High-efficiency anti-stokes Raman blue laser in CO2 enables high-luminance RGB laser-driven white light

Abstract

Stimulated Raman scattering (SRS) is an efficient nonlinear frequency conversion method, enabling simultaneous generation of red, green, and blue (RGB) lasers. In order to synthesize a white light source for laser display by SRS, a 532 nm laser was used as pump source, and high purity gaseous carbon dioxide (CO2) was used as the Raman active medium. First, by optimizing experimental parameters, with an f = 1.5 m focal lens, in 0.8 atm CO2 pumped at 304 mJ, a first-order anti-Stokes (AS1) 495 nm blue laser was achieved, with an energy of 31.9 mJ, peak power of 10.9 MW and conversion efficiency (CE) of 10.5 %. Then, Then, the second-order Stokes light (S2) at 624 nm, residual pump laser (S0) at 532 nm, and AS1 laser were utilized as RGB primary colors. By the variation of pressure below 1 atmosphere (atm), the laser-driven white light (LDWL) with adjustable correlated color temperature (CCT) below 4700 K were simulated.
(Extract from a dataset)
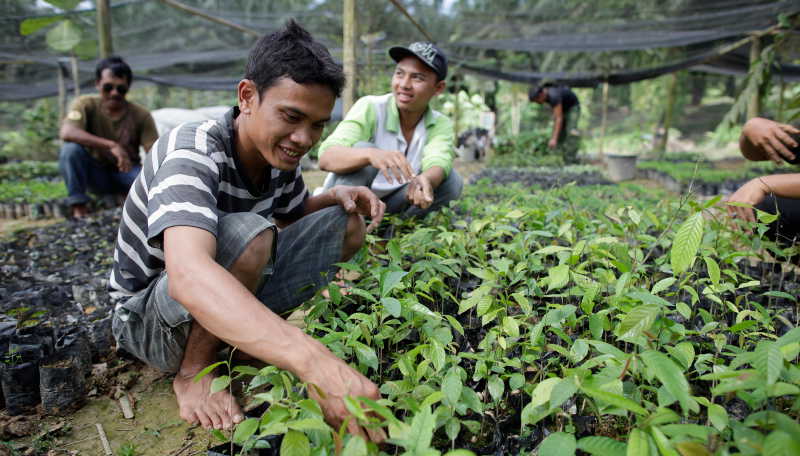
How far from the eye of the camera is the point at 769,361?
0.87 metres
Finally, LDWL up to 2.6 × 1018cd/m2 of a CCT of 3300 K could be synthesized at an RGB power ratio of PR: PG: PB = 0.447:0.094:0.459, resulting in a white light power CE of 44.4 % and luminous efficacy of 113.7 lm/W. In addition, use of the 574 nm yellow Raman light is expected to realize a four-primary (RGBY) laser display scheme with higher Luminance and broader color gamut. Moreover, the feasibility of using a 515 nm Yb: YAG laser as pump source to widen the range of CCT and improve the brightness of LDWL was discussed.